Financial arrangements proposed for new entity – An important issue, as per ACCC, is whether the financial arrangements that Aurizon has proposed for the new entity, would affect the proposed demerged business’s ability to become an effective competitor. This also includes its proposed debt levels. It should be noted that Aurizon proposed to fund East Coast Rail with AU$500 million in underwritten bank debt. ACCC raised the concern that the financial arrangement proposed for the new entity is likely to affect its competitive ability.
In line with these issues, ACCC has asked for submissions from interest parties by 23 June 2022. By 14 July 2022, ACCC is expected to share its final decision on the proposed acquisition.

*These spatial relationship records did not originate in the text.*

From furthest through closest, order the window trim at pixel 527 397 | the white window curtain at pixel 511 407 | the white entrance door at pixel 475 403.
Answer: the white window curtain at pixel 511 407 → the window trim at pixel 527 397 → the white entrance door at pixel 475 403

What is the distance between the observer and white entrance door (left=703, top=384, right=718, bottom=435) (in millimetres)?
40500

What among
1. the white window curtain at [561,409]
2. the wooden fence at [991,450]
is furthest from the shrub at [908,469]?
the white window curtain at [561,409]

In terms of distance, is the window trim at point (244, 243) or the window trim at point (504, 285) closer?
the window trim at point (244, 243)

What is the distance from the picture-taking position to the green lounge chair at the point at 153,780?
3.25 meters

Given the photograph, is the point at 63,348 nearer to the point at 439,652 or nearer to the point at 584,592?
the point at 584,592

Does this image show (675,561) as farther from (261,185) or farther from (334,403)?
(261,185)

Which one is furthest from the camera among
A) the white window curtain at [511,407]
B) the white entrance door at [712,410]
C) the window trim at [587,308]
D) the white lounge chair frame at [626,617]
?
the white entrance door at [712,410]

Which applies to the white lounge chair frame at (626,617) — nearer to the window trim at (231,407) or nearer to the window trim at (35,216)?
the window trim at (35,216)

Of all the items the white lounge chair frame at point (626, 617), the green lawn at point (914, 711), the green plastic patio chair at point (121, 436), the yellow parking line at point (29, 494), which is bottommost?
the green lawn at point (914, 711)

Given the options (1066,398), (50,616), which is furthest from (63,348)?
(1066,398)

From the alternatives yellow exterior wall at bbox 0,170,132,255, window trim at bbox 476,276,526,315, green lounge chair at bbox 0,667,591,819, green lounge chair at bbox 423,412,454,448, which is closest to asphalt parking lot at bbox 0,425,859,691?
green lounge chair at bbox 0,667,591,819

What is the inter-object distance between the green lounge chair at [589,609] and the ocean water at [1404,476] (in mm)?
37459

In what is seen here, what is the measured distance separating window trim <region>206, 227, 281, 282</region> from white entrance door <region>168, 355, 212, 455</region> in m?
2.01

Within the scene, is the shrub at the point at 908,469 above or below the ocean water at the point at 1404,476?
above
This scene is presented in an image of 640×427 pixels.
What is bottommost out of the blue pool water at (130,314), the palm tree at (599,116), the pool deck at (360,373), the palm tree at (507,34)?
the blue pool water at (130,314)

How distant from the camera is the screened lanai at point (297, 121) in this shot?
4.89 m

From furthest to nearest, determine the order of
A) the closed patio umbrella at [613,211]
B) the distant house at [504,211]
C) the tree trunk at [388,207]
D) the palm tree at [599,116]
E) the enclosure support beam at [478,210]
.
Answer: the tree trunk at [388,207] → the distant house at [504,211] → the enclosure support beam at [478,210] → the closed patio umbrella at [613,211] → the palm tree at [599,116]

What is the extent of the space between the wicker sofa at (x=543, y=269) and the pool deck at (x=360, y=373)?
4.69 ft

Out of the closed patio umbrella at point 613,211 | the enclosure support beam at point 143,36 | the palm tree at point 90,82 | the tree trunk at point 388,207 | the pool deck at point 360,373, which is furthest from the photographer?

Meanwhile, as per the Aurizon’s statement made in October 2021, the company proposed to acquire One Rail for AU$2.35 billion. As a part of the proposed acquisition, the company had proposed a divestment undertaking that seeks to address the ACCC’s preliminary concerns. This undertaking intends to divest One Rail’s east coast business. This includes coal haulage operations in NSW and Queensland. This undertaking would let Aurizon to sell the business either by a trade sale or demerging it as a new separate ASX-listed entity.
About Aurizon and One Rail
Aurizon is an ASX-listed transportation company that offers rail network and rail haulage services. The company claims that it is the largest rail freight operator in Australia for bulk trail and coal haulage services.
One Rail offers rail network and haulage services. Currently, the services are being provided on the Adelaide to Darwin corridor along with NSW, Queensland and in South Australia.
Meanwhile, at 11:39 AM AEST, the shares of Aurizon were spotted trading 1.071% down at AU$4.155 apiece.